"That's never happened before" syndrome
Games Done Quick is an organization that runs bi-yearly speedrun events where hundreds of people gather to speedrun games for a good cause. I’ve enjoyed watching GDQ speedruns for a few years now but up until recently I had never tried speedrunning.
Over the holidays, I played through the physics-based “astronaut doing astronauty things” game Heavenly Bodies. I played it once by myself, once more with a friend and, over the course of a week, I played all the way through it once or twice a day. I recorded myself playing and I tried to beat the game as fast as I could.
My first speedrun of the game took me more than hour to complete and, eventually, I brought my time down to 54 minutes and 33 seconds with my most recent run.
I’m now the world record holder for Heavenly Bodies (although I don’t think that’s going to last very long).
Spending a week focusing on beating a game as fast as possible revealed quite a bit about speedrunning, why people do it (it’s fun) and what it feels like (good).
If you’ve watched a speedrun or two, you’ve probably heard runners say the words “That’s never happened before” a few times and been a bit confused.
“That’s never happened before” is not something that someone who’s playing a game for the first time would say, that’s obvious.
But you would expect that a speedrunner who’s played a game a bunch of times to be completely aware of everything that can happen in the game. At least, that’s what I thought to myself before doing some speedrunning of my own.
Speedrunners play their games of choice in a much different way than the average player playing through a game for the first time does.
Speedrunners have complete knowledge of what the game is going to throw at them ahead of time (because they’ve already played through it). They know the game systems in and out and they can use these systems to their advantage to beat the game as fast as possible.
Speedrunners poke holes into the most brittle parts of a game to break it and, by doing so, they often throw themselves into rare game states where weird and never before seen things have a higher chance of happening.

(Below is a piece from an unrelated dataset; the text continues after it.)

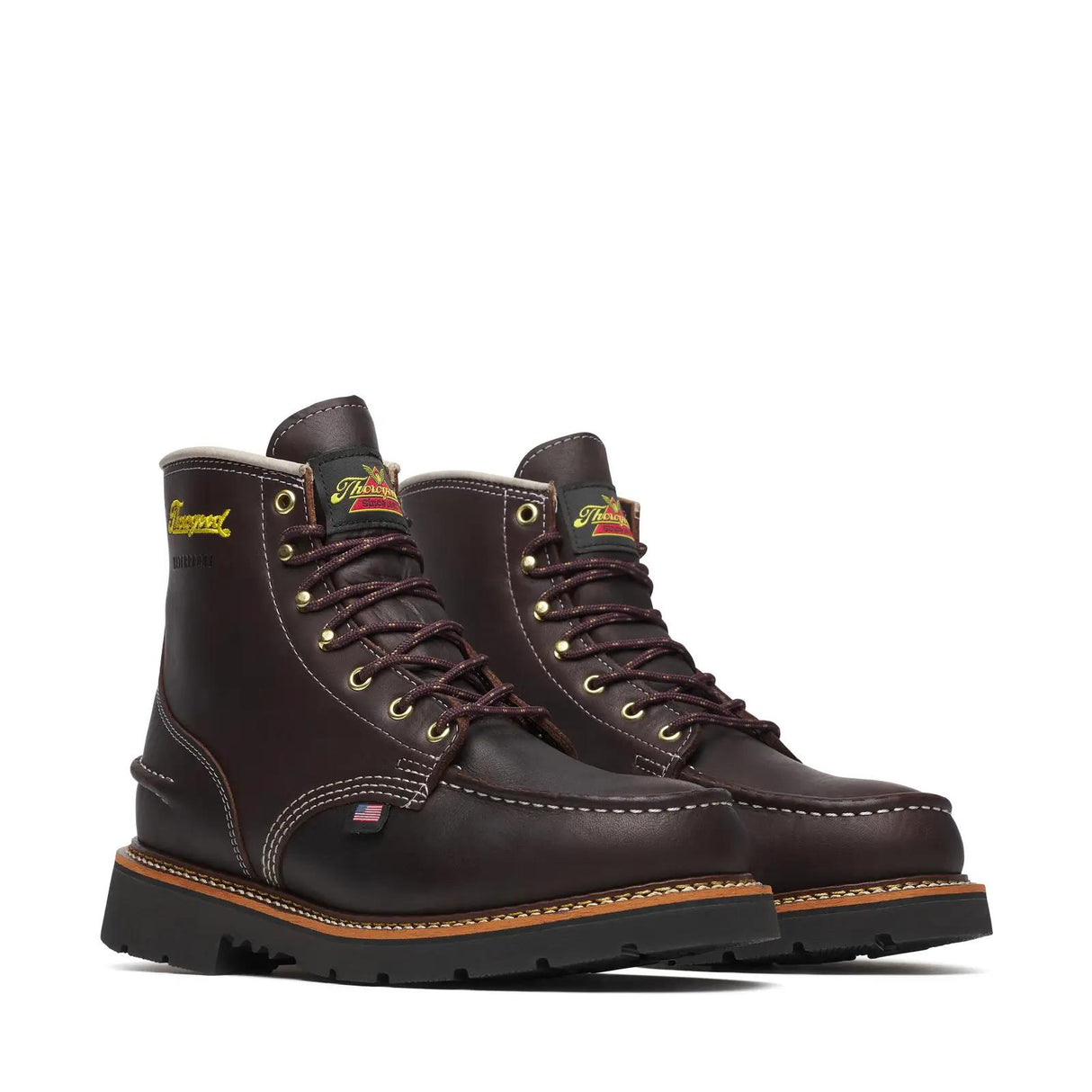 Thorogood 1957 Series Flyway 6" Waterproof Boot Briar Pitstop Medial View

And that’s why speedrunners say “That’s never happened before” more often than you might expect them to.
There are games that are much more brittle than Heavenly Bodies (some runners enjoy playing extremely brittle games), but even this relatively simple game has a few weird edge cases that I ran into while I was speedrunning it.
Here’s a list of “That’s never happened before” moments that happened to me while speedrunning Heavenly Bodies (timestamped at the relevant parts):
- I clip a part to my suit and it keeps flicking back and forth in a weird way.

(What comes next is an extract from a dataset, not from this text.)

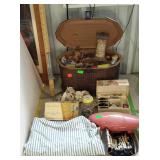 Sewing supplies - Singer attachments,  ticking,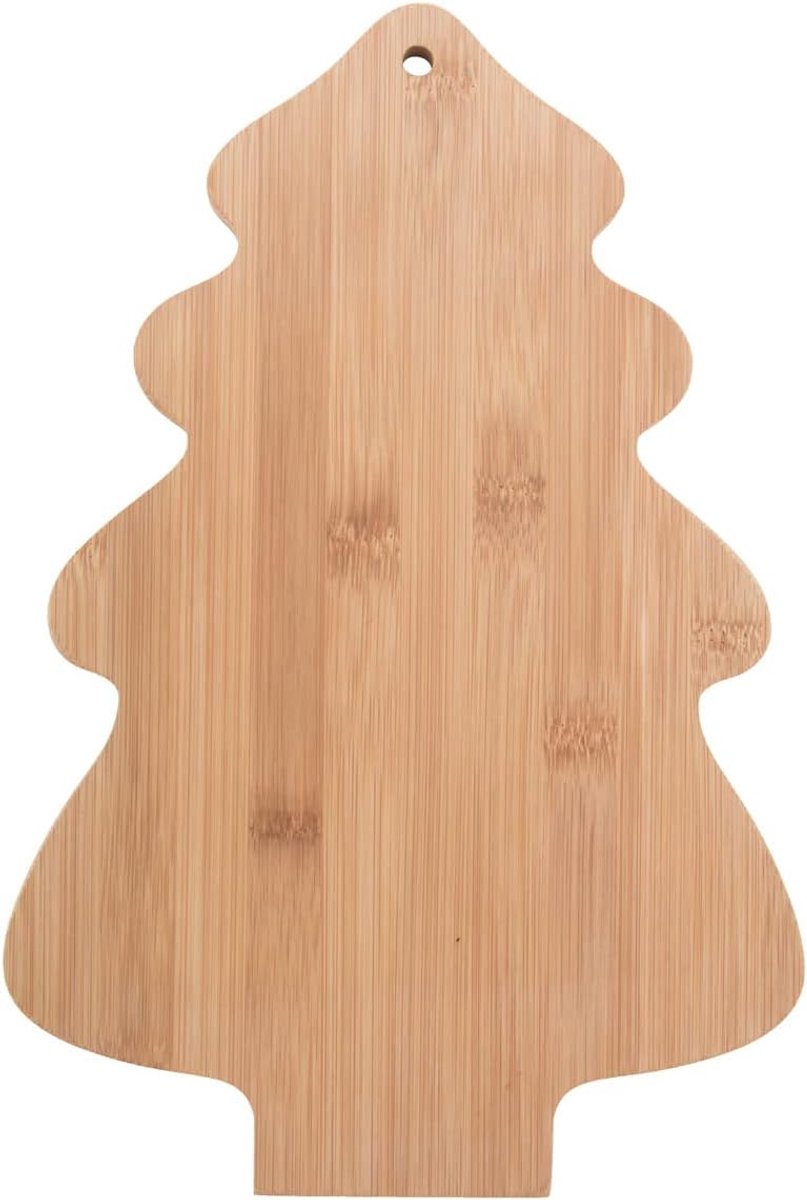 2 stuks snijplank keukenplank ontbijtplank van echt hout gecertificeerd volgens (EG) nr. 1935/2004 in 5 designs Kip Varken Koe Dennenboom Vis (Dennenboom)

- I clip a tether to my suit while a ratchet is also clipped to the same clip, making it impossible for me to unclip either of them.
- I try to replace a fuse and all of a sudden it starts shaking me around.
- My ratchet gets stuck inside of a door and was much harder than expected to pull it out.
As the world’s leading expert on Heavenly Bodies, let me try to explain what I think is going on here.
Heavenly Bodies asks you on many occasions to take an object, move it from point A to point B (sometimes clipping it to yourself for easy transport) and, finally, putting it in a specific place.
Once these objects are close enough to where the game wants them to be, they seem to get caught in a sort of mini gravity well that gently nudges them towards where they need to go.
You can also clip these objects onto your suit, and doing so is encouraged by the game. It’s much easier to get to where you need to go if you’ve got both of your hands free to help you fling yourself through the level.
Clipping an object to your suit that has already been caught by a gravity well seems to be a recipe for disaster. The game is trying to nudge the object where it needs to go but the object is clipped to your suit leading to some wacky results as seen in my 3rd example above.
Sometimes when the game logic tries to apply constraints onto the unpredictable physics system, the game gets confused and pushes you, an object near you or clipped to you in some really bizarre ways.
Except for this physicsy weirdness, Heavenly Bodies seems to be a relatively bulletproof game where the speedrun will always be more about skillful and clean play than about breaking the game. Despite this, I really enjoyed learning how to play the game as fast as possible, getting better at it and, eventually, beating the previous world record holder’s time.
The timer constantly ticking up and the knowledge that any mistake will set you back ratches up the tension to 11. I wouldn’t call speedrunning an extreme sport, but, in the moment, your heartbeat and sweaty palms might convince you otherwise.
Due to the widespread use of engines like Unity and Unreal Engine, newer games are becoming less brittle in general and speedruns of these games are less about breaking the games and more about playing them really well.
As the death march that is life continues pushing us forward, I plan to savor and appreciate every time a speedrunner says “That’s never happened before”. Soon enough, you’ll blink and speedrunners won’t be saying it anymore (except in jank ass physics games like PHOGS).